India’s push towards a sustainable, circular future is both bold and pragmatic. Backed by decisive political leadership, India has combined an accelerated renewable-energy transition, rapid scale-up of solar and wind, ambitious clean-energy targets and emerging green-hydrogen plans with a strong circular-economy policy stack: Extended Producer Responsibility for plastics, e-waste and tyres, updated hazardous-waste rules, nascent product-level measures such as digital product passports and BIS-led circular standards, and the citizen-facing Mission LiFE to curb wasteful consumption. The result is a uniquely Indian model that aligns large-scale decarbonisation with material efficiency, innovation and equitable livelihoods.
As India prepares to host the World Circular Economy Forum 2026, it is an opportunity to position itself not simply as a rising market but as a working laboratory for sustainable development pathways that the Global North would do well to study. India’s policy architecture offers distinctive advantages: low per-person waste and consumption patterns, a dense network of repair/ reuse markets, and a mature, rapidly evolving recycling and extended producer responsibility (EPR) framework. At the same time, India must partner with international actors to accelerate investments in urban resilience, high-value recycling technologies, circular business models that retain material value, and consumer trust in secondary and second-hand markets. The recommendations below synthesise India’s policy progress, empirical strengths, and a practical agenda India can advance at WCEF2026 so that a sustainable, equitable development model for the Global South becomes replicable.

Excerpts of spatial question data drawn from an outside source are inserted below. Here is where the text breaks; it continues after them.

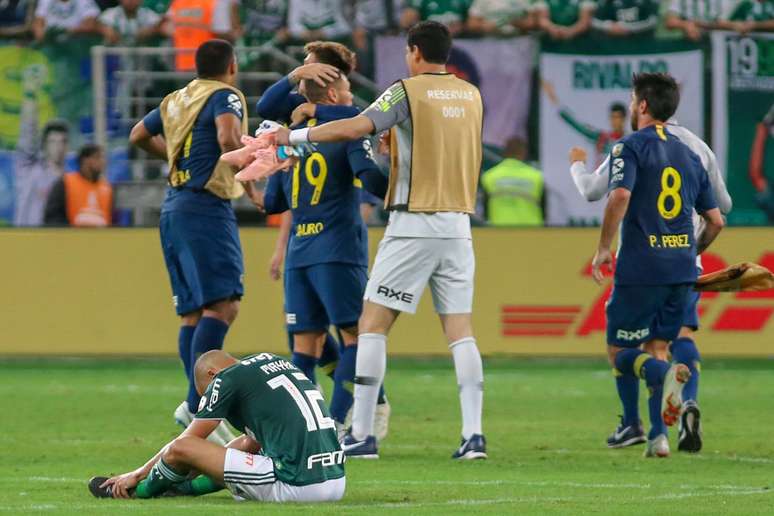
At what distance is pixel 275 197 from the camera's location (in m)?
10.7

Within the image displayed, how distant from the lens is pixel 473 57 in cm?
2080

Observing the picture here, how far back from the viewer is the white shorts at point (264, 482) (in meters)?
7.65

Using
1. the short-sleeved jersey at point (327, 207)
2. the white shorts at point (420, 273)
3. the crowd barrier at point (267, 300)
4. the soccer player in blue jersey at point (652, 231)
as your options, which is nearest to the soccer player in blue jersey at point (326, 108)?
the short-sleeved jersey at point (327, 207)

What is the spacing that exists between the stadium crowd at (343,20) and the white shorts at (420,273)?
→ 34.6 ft

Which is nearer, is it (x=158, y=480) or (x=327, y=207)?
(x=158, y=480)

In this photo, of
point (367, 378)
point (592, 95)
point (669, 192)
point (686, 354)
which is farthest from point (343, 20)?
point (367, 378)

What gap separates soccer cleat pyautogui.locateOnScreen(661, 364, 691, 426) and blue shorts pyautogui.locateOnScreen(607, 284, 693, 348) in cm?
60

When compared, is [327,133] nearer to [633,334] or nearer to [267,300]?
[633,334]

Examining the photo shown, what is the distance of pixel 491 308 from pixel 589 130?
14.8ft

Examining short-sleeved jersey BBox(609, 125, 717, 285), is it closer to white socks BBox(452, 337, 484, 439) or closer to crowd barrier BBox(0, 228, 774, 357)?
white socks BBox(452, 337, 484, 439)

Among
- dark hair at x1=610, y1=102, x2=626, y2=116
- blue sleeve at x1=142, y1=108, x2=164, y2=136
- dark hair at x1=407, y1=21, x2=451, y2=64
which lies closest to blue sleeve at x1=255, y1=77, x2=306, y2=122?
blue sleeve at x1=142, y1=108, x2=164, y2=136

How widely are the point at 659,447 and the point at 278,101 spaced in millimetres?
3032

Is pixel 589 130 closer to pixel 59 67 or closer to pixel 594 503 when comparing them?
pixel 59 67

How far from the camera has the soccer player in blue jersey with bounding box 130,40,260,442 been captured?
430 inches
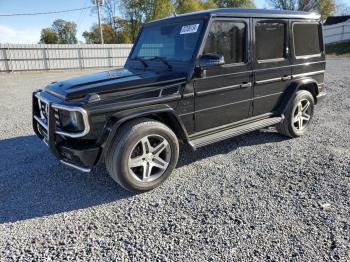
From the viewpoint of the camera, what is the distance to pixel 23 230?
2783 mm

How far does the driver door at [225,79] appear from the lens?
3770 millimetres

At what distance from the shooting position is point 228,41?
3975 millimetres

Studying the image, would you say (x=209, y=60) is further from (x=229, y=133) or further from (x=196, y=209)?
(x=196, y=209)

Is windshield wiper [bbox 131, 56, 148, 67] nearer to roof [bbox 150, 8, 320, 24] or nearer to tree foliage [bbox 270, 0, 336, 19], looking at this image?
roof [bbox 150, 8, 320, 24]

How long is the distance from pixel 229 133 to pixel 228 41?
126 cm

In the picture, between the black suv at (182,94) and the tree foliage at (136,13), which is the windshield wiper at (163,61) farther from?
the tree foliage at (136,13)

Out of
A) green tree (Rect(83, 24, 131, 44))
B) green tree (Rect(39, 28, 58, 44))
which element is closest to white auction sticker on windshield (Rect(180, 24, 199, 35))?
green tree (Rect(83, 24, 131, 44))

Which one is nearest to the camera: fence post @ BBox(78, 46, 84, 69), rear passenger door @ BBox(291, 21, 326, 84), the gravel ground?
the gravel ground

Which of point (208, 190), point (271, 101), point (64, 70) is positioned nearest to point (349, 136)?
point (271, 101)

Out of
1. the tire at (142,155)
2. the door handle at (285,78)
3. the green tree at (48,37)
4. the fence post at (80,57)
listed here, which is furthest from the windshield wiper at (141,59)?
the green tree at (48,37)

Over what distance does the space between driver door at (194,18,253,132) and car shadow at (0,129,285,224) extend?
2.31 ft

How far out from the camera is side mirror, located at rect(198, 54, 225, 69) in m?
3.57

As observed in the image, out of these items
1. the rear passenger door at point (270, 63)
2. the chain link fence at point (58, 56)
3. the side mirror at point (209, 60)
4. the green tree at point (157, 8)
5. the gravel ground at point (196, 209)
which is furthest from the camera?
the green tree at point (157, 8)

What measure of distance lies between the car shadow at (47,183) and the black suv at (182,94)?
0.45 metres
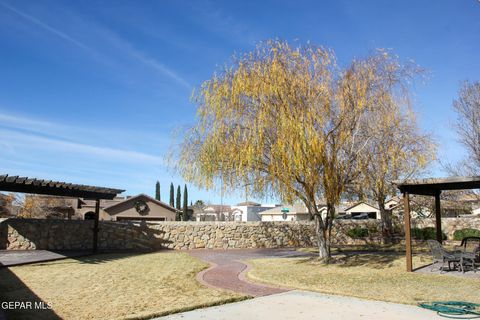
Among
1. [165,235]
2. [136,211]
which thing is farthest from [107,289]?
[136,211]

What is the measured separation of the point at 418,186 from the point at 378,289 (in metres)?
5.16

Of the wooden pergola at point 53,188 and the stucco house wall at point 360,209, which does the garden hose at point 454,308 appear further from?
the stucco house wall at point 360,209

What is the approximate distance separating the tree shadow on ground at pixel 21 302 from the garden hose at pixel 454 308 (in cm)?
674

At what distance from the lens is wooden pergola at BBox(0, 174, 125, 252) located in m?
13.1

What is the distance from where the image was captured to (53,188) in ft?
50.5

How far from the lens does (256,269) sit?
13.1m

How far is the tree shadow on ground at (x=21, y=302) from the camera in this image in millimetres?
7168

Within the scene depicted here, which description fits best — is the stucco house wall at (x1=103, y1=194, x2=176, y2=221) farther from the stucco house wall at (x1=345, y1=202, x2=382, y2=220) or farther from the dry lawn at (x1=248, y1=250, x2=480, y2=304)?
the dry lawn at (x1=248, y1=250, x2=480, y2=304)

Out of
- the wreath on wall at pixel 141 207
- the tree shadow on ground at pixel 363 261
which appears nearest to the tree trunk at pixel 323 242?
the tree shadow on ground at pixel 363 261

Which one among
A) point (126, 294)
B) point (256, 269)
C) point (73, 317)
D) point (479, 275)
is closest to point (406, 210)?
point (479, 275)

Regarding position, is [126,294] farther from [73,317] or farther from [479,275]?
[479,275]

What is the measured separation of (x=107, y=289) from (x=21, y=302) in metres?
1.93

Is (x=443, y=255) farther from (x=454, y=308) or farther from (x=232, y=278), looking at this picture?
(x=232, y=278)

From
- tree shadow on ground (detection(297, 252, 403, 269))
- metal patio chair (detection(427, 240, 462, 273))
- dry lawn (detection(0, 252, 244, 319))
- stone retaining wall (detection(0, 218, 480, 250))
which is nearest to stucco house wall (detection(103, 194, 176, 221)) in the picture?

India’s formal engagement with circularity has rapidly deepened in the last five years. At the policy level the country has built a string of instrument-level regulations, for example the Plastic Waste Management Rules (with EPR provisions), the E-Waste Management Rules (expanded scope in 2022/3), and the Hazardous & Other Wastes rules that have been recently updated while national authorities and sectoral ministries are actively pursuing product-level and materials-specific policies that steer both upstream design and downstream recovery (EPR/traceability/ Digital Product Passports). These policy strides are complemented by programme and institutional work: national circular-economy forums, training modules, and circular-economy labs and incubators to translate policy into pilots and business models.
Prime Minister Narendra Modi has been decisive in giving circularity a national imprimatur. As the International Council for Circular Economy (ICCE) and other national bodies record, Modi has repeatedly framed the circular economy as a central plank of India’s growth and sustainability strategy urging states and sectors to “make the circular economy a mandatory part of our lives.” That political voice offers a strategic advantage: a long-horizon framing of development that privileges regeneration over linear extraction.